» Task details: From the passage on the neocortex below, list every activity that it says runs on the same circuitry.

» Text excerpt:
·····

The neocortex is complex. It contains dozens of cell types, numerous layers, and intricate connectivity patterns. The connections between cells suggest a columnar flow of information across layers as well as a laminar flow within some layers. Fortunately, this complex circuitry is remarkably preserved in all regions. Vernon Mountcastle was the first to propose that a canonical circuit consisting of cortical columns underlies everything the neocortex does. The way we see, feel, hear, move, and even do high level planning runs on the same circuitry.
If we can understand how a single cortical column works, we will have a framework for understanding how the entire neocortex works. Understanding the function of cortical columns is a central goal of our research program.
In October 2018 we released a paper that proposes a broad framework  for how a single cortical column works, which we believe is a framework for understanding how the entire neocortex works. The framework explains how individual columns learn models of objects, how columns learn new objects as compositions of previously learned objects, and how behaviors of objects are represented and learned. It has significant implications for how we think about biological and machine intelligence and about the hierarchy, a subject of our blog post, The Thousand Brains Theory of Intelligence.

·····

» Raw data:
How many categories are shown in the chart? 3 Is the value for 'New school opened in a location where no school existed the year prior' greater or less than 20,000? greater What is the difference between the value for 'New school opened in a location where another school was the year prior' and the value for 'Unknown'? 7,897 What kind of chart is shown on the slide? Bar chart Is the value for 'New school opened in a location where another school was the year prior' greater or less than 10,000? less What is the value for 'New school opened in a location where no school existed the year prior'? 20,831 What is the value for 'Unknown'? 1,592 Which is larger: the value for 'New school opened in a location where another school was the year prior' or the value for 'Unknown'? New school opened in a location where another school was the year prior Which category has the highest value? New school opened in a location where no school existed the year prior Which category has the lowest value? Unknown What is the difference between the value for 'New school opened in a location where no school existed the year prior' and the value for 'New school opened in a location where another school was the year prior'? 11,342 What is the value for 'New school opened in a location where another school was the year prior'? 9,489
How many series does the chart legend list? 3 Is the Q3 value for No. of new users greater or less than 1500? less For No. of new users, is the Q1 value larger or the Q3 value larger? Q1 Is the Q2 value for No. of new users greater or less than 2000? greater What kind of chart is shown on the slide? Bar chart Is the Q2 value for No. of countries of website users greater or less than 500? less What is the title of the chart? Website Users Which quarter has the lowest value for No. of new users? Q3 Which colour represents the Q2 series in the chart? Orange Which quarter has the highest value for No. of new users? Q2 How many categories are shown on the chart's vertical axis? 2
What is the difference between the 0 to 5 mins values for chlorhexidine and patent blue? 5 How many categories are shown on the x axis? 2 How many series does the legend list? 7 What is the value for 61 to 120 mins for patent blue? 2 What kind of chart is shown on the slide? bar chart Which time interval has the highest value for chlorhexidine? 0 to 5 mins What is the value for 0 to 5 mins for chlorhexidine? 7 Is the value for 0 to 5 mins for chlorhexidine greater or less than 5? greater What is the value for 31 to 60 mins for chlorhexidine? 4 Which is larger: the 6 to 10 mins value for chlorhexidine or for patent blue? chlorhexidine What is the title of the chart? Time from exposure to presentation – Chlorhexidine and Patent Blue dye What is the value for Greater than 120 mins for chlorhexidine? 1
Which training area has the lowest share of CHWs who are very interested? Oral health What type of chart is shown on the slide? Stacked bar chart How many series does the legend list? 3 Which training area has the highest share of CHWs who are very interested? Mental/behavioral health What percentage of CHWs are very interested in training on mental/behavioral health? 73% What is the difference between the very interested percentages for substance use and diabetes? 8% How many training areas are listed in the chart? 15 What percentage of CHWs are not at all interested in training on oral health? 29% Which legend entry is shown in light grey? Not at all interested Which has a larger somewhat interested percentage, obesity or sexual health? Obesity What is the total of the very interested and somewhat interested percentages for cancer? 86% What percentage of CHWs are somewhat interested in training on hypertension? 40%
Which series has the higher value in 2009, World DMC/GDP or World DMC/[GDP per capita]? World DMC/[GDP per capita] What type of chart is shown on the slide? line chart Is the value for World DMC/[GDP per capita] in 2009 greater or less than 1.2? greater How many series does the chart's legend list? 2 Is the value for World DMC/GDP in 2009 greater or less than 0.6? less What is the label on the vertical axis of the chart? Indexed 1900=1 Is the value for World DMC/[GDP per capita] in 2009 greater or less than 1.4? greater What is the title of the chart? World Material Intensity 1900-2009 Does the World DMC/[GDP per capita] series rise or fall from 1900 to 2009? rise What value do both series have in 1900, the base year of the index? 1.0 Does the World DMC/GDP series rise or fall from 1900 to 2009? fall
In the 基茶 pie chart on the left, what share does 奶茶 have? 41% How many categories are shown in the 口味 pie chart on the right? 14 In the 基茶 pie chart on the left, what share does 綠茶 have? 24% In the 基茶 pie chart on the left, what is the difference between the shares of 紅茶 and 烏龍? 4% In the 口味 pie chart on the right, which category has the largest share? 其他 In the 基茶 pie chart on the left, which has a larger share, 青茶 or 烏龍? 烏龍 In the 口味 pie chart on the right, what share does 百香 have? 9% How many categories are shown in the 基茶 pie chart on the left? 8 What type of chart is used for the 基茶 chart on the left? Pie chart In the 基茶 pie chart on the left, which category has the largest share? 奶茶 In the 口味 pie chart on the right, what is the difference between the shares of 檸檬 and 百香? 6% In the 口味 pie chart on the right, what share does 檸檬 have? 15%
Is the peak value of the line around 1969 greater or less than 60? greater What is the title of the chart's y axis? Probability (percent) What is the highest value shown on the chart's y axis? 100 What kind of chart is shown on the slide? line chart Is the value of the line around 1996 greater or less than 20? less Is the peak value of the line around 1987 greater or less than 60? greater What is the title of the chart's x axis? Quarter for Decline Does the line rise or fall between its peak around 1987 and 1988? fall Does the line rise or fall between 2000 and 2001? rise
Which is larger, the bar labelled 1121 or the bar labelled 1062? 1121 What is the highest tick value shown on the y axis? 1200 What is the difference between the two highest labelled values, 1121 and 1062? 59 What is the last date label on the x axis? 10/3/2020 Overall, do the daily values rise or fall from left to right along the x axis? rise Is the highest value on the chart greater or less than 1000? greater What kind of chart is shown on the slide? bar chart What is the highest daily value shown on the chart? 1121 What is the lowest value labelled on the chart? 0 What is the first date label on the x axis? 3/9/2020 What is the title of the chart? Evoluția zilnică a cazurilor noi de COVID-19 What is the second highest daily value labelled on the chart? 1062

·····

» Task answer:
- See
- Feel
- Hear
- Move
- Do high level planning